The Role of Erlang in Programming Blockchains

With the advent of blockchain technology, we’re witnessing an explosion of interest in bringing to life the decentralized applications of the future. Some of the best-known programming languages used in the development of blockchain platforms are object-oriented languages. Languages such as C++, Python, and the purpose-built Solidity have so far dominated the blockchain scene.

Functional programming languages are quickly becoming a developer’s first choice when building Dapps, as they largely influence what can and can’t be done, and possess unique features that help them exhibit important comparative advantages.

In the following article, we’ll discuss why functional programming language – specifically, Erlang – makes it uniquely suitable for the development of distributed ledger protocols and smart contracts.

Why Functional Programming Languages?

Functional programming languages make certain trade-offs that outperform others in certain areas. Erlang is particularly well-suited to building robust back-ends for multi-use computing systems – in fact, 90 percent of Internet traffic is currently routed through Erlang-running nodes. The language is geared at scalability, high availability, and real-time responses.

Effective blockchain systems need to achieve scale while remaining decentralized – traditionally, this has proved difficult as scalability often comes at the cost of having a handful of select parties processing information and serving it to satellite nodes in a ‘hub and spoke’ formation. For peer-to-peer networks in a blockchain ecosystem, it’s critical that each node is capable of handling the same functions as its peers.

Erlang significantly reduces this burden with inherent fault tolerance – that is, it allows processes to continue functioning even in the case of failure of certain operations, greatly increasing the uptime of the system as a whole (code is hot-swappable, meaning that ‘live’ updates can be pushed to operations during runtime). Strong pattern matching capabilities and inbuilt functions allow for concise and compact logic to be crafted and executed, and because variables in functional programming are not mutable, errors are more easily predicted and mitigated.

Of course, familiarity with a language is equally required to attract developers to build on top of a system – Erlang supports interfacing with the likes of Rust, C, and C++.

Building for Efficiency

The features baked into Erlang should appeal to blockchain developers from the get-go. The advantages of functional programming languages shine in distributed systems where hundreds (or thousands) of different machines need to constantly pass information between themselves. While object-oriented languages like Python or Java make use of data structures (‘objects’) to aggregate data and behaviors, functional languages separate these in the interest of clarity.
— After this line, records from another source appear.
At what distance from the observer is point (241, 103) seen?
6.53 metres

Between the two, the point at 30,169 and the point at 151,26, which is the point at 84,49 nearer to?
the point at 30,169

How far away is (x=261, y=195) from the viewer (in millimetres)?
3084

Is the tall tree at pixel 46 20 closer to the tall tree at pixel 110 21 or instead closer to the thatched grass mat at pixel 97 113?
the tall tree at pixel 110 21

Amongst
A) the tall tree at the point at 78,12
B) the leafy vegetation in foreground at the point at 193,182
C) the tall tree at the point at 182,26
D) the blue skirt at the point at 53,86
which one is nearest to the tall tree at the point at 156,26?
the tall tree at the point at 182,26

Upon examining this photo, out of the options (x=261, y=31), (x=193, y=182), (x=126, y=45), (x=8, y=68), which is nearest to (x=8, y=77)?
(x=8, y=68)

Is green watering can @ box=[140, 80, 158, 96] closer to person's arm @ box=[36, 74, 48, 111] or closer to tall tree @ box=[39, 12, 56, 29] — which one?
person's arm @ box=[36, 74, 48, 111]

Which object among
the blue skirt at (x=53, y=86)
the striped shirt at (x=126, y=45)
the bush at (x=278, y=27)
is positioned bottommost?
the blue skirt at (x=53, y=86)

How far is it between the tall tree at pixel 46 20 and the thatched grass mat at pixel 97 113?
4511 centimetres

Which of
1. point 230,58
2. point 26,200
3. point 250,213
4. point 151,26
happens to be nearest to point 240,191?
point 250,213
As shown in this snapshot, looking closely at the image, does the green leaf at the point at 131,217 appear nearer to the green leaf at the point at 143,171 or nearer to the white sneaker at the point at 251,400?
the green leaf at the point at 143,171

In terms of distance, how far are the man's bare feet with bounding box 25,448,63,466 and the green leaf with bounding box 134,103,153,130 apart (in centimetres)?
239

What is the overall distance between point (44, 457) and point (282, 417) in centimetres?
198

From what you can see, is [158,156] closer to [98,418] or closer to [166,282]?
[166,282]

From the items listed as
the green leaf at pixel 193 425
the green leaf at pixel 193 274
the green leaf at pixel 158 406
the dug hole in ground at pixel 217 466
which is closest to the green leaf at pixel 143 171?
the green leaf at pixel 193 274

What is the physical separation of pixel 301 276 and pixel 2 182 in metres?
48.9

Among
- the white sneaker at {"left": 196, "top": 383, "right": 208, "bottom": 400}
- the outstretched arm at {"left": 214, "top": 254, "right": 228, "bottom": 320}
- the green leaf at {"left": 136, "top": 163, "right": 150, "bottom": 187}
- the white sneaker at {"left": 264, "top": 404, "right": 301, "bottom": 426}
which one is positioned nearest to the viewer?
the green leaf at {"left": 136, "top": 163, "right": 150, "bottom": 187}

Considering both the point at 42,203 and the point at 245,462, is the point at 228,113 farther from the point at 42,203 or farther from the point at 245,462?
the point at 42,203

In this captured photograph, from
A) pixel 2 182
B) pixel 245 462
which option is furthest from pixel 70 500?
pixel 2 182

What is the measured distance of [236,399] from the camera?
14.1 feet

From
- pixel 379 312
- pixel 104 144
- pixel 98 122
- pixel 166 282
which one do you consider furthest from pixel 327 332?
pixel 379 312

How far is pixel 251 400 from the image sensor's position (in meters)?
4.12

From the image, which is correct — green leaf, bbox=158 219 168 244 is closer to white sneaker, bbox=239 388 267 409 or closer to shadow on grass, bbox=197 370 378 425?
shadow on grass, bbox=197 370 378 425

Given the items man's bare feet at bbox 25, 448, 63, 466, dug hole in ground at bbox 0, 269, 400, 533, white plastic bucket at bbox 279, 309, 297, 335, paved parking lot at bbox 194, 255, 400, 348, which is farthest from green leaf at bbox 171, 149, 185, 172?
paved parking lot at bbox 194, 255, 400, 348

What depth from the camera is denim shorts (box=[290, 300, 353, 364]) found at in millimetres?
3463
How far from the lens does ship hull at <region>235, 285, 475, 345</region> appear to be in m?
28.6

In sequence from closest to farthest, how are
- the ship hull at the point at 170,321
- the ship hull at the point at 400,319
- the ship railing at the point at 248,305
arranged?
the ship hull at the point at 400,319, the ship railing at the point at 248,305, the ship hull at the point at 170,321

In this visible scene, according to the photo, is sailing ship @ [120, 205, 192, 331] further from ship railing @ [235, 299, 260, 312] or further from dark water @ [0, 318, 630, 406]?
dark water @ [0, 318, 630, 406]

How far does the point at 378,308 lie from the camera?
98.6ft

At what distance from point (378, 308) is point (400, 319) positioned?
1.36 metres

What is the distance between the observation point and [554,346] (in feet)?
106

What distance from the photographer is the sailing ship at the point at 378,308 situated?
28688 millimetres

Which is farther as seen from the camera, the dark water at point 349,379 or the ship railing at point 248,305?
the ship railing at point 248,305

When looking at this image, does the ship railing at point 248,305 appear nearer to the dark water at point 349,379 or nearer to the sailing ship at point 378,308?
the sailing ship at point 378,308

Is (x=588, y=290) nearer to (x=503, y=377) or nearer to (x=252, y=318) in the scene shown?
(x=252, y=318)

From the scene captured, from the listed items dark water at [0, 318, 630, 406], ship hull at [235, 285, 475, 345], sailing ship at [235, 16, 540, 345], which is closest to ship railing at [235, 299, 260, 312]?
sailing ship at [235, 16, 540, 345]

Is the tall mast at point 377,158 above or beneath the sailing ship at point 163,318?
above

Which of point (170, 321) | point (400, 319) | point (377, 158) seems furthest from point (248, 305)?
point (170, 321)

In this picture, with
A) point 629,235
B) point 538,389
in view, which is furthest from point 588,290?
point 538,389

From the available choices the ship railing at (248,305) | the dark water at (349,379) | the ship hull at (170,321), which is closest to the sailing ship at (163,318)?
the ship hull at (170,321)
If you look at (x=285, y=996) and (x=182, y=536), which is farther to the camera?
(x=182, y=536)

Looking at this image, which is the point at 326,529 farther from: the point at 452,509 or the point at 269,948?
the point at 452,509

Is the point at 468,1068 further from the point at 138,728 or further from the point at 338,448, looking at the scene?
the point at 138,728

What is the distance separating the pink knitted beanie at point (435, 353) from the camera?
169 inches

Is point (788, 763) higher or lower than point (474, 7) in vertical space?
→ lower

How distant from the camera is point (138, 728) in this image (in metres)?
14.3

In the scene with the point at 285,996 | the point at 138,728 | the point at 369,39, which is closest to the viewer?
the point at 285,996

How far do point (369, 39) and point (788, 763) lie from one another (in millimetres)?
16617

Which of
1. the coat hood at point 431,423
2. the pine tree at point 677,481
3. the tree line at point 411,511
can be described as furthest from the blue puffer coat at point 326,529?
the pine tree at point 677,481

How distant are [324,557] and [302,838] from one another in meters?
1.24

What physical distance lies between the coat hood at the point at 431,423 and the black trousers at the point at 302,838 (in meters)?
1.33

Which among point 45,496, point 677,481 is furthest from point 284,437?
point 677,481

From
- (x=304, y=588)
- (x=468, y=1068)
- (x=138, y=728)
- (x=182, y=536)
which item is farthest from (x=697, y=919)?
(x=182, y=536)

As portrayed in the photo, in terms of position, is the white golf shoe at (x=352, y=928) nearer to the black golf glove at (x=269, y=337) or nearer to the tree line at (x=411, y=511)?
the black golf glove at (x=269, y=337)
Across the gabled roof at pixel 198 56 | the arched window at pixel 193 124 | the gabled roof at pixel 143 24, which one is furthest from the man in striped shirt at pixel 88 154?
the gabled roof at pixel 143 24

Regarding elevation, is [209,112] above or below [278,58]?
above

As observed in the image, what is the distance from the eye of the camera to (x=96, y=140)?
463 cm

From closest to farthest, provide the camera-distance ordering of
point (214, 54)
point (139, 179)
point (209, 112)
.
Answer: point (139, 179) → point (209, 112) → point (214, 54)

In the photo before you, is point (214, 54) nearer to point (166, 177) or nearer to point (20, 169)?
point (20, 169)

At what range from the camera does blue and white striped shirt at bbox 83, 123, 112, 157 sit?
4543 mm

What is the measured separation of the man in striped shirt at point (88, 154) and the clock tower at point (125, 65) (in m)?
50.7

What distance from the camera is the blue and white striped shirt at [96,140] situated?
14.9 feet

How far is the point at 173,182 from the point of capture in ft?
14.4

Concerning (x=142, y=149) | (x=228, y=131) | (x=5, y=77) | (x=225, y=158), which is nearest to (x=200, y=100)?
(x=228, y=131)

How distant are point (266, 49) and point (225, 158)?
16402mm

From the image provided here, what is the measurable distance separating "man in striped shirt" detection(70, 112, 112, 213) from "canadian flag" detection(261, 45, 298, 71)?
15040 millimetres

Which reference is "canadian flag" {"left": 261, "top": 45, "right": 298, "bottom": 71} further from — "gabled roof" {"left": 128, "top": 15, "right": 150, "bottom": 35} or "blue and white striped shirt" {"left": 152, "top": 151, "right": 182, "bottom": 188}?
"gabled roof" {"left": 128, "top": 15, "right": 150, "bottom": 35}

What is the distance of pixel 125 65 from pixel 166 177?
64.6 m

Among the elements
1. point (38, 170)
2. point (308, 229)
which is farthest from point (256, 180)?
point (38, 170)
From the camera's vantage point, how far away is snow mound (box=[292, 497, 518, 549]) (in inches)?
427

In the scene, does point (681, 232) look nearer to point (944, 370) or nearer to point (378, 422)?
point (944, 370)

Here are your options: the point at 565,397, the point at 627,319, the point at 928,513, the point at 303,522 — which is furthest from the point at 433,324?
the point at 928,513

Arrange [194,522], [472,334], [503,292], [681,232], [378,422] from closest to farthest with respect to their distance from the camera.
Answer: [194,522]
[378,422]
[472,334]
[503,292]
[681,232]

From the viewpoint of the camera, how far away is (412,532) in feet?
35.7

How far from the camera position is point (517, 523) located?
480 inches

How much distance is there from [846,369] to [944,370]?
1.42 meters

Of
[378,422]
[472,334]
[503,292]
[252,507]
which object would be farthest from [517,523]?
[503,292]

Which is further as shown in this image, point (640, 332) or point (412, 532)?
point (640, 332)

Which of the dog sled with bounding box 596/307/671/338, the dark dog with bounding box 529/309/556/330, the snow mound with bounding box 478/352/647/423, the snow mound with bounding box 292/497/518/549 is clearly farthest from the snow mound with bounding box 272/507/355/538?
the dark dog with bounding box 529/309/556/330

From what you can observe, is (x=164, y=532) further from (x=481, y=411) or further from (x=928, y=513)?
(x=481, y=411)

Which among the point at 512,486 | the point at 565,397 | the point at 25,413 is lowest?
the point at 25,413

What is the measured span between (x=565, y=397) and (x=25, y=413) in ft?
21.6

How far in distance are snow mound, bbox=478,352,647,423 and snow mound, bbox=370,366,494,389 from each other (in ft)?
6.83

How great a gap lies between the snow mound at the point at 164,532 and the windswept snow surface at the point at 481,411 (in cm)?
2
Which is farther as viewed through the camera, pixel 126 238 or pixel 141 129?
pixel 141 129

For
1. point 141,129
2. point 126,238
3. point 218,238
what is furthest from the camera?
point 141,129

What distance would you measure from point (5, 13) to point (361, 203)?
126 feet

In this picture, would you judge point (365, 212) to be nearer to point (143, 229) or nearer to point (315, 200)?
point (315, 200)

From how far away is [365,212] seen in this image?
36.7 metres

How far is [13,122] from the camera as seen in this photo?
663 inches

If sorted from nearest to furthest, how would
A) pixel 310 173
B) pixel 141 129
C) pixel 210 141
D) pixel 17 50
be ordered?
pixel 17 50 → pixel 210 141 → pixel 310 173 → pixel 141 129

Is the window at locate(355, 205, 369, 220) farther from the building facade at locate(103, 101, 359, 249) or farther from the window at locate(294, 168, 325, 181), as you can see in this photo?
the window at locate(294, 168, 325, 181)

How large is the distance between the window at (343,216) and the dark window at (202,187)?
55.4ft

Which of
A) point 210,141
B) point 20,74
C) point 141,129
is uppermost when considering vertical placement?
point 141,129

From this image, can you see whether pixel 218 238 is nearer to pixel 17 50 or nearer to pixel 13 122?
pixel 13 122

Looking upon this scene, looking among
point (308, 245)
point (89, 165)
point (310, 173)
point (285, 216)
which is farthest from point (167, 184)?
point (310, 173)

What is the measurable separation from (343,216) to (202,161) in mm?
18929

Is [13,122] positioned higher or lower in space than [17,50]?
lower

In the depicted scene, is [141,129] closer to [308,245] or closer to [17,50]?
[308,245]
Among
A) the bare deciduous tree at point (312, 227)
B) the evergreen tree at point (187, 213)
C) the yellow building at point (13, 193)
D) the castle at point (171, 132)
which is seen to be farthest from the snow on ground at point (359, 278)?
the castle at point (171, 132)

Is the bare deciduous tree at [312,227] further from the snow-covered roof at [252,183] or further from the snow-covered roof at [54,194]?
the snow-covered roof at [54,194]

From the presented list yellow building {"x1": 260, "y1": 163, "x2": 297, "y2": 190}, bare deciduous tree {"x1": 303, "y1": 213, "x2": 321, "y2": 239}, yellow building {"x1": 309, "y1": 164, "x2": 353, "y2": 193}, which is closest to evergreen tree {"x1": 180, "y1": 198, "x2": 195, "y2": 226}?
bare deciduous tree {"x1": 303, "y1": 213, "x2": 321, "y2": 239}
Moreover, data in OOP languages tend to be mutable, which is not the case for functional ones.

Erlang is considered a superior language, especially when it comes to developing back-end systems that require:

• A huge amount of concurrent activity
• Real-time responses
• Non-stop operation and fault tolerance

Functional programming languages in the blockchain space are taking off as the tool of choice for robust protocols and smart contract scripting (both Cardano and Tezos have opted for this approach). Already, a number of promising teams are working to create blockchains from functional programming languages, whether by deploying existing ones or designing new ones from the principles of those widely adopted.